Hahaha… Okay, back to medicine, you were a government student and a lot of money was spent on you.
I also pay taxes, by the way. The other thing, the government was also performing its obligations by paying for my tuition. I’m sacrificing now so that other doctors who will come after me will not have to move.
Must it be you to fix it?
Everyone has a duty to this country; and if it’s not me, then who will fix this?
Tell me one thing you cannot do without…
That is a tough one… I can say I have a phone addiction because I’m in touch with so many people and I keep following trends via the internet. So, without a phone, it becomes tricky for me. I also can’t do away with my friends. Maybe because of the path I chose, which really requires people.
By the way, you are still a young person, what are you doing in politics?
But Uganda is a country of young people and we have a mission to liberate it. At 44 years, Barack Obama was one of the best presidents of the United States of America; on the other hand, at 75 years, Donald Trump is messing up that country. [Roy’s words, not ours]
What do you like about your wife?
Her resilience.
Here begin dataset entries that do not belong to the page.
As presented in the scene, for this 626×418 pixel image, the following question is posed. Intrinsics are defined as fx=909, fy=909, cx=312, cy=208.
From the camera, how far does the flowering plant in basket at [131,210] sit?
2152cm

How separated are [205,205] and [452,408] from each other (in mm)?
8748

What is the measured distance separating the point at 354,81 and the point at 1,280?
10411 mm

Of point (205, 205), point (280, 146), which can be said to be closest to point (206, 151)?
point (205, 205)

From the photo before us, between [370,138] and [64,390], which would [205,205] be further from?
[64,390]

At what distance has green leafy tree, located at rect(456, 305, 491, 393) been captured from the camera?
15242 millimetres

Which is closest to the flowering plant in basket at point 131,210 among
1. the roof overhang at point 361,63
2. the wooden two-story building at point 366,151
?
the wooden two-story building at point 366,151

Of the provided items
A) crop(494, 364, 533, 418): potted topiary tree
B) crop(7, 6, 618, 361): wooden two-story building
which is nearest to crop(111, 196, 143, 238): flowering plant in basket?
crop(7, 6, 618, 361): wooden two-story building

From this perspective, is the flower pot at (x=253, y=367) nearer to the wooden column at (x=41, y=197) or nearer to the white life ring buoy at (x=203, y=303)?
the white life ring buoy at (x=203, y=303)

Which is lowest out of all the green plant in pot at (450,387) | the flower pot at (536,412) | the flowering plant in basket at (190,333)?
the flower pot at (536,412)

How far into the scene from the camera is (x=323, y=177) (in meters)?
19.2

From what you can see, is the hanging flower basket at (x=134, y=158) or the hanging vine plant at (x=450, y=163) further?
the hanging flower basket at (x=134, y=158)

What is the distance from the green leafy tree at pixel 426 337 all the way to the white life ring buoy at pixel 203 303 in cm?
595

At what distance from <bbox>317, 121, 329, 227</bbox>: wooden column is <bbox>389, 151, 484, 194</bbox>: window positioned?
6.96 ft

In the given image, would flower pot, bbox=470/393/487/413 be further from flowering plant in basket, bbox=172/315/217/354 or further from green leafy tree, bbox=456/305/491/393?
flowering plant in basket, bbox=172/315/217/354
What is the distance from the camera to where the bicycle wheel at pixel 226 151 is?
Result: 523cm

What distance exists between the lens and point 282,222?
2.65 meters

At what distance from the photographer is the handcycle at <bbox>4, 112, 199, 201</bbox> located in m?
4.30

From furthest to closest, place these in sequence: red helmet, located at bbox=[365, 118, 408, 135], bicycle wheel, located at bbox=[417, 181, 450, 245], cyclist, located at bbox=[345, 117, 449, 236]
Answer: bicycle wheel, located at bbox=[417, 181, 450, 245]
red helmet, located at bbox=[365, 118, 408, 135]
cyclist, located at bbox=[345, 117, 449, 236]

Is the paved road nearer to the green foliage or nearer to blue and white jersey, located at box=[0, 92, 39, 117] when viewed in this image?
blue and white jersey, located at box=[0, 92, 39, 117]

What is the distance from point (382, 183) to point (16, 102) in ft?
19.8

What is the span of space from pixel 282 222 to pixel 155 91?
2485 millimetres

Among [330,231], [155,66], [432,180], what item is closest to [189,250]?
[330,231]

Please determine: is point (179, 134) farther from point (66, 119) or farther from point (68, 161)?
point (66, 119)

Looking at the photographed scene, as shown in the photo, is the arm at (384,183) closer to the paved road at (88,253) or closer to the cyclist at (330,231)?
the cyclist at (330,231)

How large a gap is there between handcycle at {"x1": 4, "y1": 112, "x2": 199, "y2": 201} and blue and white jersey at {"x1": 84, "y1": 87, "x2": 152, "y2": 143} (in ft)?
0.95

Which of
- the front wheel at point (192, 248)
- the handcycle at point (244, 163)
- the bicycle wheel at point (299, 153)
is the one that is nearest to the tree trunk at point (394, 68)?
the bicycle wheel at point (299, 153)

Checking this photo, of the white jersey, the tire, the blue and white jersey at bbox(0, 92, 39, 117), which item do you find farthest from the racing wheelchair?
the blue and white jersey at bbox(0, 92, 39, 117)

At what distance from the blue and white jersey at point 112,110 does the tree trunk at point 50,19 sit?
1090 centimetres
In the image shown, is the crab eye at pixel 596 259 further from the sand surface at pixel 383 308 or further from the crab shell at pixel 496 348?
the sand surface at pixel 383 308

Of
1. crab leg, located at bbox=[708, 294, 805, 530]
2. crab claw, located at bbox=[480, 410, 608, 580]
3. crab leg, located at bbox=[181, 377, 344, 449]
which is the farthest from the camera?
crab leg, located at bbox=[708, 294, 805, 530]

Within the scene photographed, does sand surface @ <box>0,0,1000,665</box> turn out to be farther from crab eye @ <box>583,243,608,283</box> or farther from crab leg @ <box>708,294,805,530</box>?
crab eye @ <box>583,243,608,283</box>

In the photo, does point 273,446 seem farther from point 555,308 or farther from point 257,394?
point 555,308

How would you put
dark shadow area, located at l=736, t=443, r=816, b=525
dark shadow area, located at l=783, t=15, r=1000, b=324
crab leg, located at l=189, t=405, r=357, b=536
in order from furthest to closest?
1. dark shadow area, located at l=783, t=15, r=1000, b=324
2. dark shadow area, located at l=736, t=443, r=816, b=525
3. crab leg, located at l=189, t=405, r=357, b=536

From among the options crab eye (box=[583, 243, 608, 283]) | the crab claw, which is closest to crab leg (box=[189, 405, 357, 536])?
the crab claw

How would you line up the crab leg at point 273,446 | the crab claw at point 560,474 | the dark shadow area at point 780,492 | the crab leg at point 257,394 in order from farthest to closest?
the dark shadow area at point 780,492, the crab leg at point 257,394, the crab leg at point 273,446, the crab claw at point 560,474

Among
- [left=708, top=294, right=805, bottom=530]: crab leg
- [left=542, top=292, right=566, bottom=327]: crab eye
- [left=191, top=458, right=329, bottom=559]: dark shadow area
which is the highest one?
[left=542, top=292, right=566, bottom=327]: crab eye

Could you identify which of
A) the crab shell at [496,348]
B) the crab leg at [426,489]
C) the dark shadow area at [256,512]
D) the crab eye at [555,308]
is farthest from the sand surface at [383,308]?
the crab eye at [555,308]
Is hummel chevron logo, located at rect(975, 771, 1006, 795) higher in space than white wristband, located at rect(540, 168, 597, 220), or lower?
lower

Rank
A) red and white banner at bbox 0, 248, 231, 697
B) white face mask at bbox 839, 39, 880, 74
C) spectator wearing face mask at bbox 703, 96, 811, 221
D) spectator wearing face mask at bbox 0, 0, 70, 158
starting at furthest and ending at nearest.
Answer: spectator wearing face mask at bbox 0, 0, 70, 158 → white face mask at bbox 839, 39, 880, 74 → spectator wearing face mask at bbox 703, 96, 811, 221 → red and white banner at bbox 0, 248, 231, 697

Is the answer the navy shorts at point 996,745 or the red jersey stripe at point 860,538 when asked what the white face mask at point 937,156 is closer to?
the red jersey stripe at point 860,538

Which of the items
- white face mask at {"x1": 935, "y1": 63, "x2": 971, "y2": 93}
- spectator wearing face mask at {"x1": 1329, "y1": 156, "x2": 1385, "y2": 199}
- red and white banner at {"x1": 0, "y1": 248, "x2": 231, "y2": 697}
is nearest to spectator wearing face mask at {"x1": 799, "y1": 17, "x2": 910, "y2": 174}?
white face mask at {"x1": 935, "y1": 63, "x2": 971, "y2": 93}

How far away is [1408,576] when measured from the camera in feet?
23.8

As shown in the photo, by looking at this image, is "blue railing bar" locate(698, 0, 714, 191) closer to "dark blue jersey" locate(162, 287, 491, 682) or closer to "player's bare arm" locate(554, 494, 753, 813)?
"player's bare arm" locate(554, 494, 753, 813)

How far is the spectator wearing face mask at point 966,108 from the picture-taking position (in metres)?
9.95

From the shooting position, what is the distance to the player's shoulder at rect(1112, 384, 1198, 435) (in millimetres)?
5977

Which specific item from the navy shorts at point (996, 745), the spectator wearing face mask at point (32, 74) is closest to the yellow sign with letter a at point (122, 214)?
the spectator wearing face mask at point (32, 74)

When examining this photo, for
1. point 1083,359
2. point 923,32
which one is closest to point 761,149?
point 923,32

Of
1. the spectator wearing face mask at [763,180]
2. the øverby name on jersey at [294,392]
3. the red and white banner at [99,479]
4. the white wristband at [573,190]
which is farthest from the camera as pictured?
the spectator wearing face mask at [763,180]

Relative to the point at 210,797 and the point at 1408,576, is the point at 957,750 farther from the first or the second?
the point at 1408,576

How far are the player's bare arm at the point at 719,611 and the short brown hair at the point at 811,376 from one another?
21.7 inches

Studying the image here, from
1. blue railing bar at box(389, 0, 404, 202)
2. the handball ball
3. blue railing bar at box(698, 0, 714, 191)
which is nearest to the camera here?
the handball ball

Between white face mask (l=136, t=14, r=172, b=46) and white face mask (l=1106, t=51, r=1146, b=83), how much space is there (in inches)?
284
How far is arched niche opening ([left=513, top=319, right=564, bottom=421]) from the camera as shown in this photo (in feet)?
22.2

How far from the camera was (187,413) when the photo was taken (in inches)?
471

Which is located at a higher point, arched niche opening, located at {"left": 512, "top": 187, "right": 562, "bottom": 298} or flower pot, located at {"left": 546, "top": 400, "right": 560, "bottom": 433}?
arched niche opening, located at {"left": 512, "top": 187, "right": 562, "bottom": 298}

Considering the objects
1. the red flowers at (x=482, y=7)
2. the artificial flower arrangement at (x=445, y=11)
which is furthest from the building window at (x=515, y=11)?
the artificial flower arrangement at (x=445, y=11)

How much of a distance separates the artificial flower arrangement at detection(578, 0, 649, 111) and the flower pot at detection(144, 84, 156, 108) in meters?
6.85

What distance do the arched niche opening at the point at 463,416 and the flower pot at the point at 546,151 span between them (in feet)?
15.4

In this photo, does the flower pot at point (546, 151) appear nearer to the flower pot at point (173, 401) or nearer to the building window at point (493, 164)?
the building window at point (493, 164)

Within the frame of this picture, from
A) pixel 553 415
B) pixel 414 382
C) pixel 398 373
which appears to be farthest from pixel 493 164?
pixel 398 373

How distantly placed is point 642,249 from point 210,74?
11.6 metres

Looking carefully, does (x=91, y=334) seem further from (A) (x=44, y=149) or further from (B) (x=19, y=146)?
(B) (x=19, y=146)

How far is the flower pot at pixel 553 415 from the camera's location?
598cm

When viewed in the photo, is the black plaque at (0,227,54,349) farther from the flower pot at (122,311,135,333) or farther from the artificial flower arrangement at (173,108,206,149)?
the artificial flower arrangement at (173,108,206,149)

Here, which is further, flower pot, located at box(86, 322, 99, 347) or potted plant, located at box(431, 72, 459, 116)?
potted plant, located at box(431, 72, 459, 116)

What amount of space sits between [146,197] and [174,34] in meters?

Imagine three years of unemployment.
Where did you even meet?
Politics; she was a guild clerk and I was chairman Nkrumah Hall at Makerere University. When I campaigned for chairman Electoral Commission of Makerere, she was the chairperson taskforce. I knew I had seen a partner.
What’s her name, by the way?
Komuhimbwa Aisha Blessing Atwoki. She studied education but she’s into accounting.
You said you have a daughter…
Haaaa, she’s Naggayi Haile Selassie [after the famous Ethiopian emperor].
But you man, Haile Selassie was a man!
She can also be revolutionary. She’s amazing… I was struggling when the mother was pregnant, after giving birth, she went back to Tooro, because I couldn’t sustain them. While there, Haile Selassie learned Rutooro and when I started stabilizing, they came back.
Here, we are speaking English and Luganda; so, she got confused. Then we shifted to where they are speaking Acholi…So, she now speaks Luganda, English, Rutooro, and Acholi. She is making four years in February.
A true revolutionary! When are you having another?
After the struggle. It might not end. For us, we are confident that this struggle is ending in 2021.
◆ Roy Ssembogga was born on December 12, 1990, to Ponciano Kibirige and Ruth Nakyejwe in Entebbe.
◆ He went to Kiwafu Muslim primary school and Our Lady of Africa Secondary School for O and A-level.
◆ He later joined Makerere University for a bachelor of science degree in medicine and surgery.
◆ While there, he was elected guild president in 2016.
◆ He later gave it all up to ‘be in the struggle’.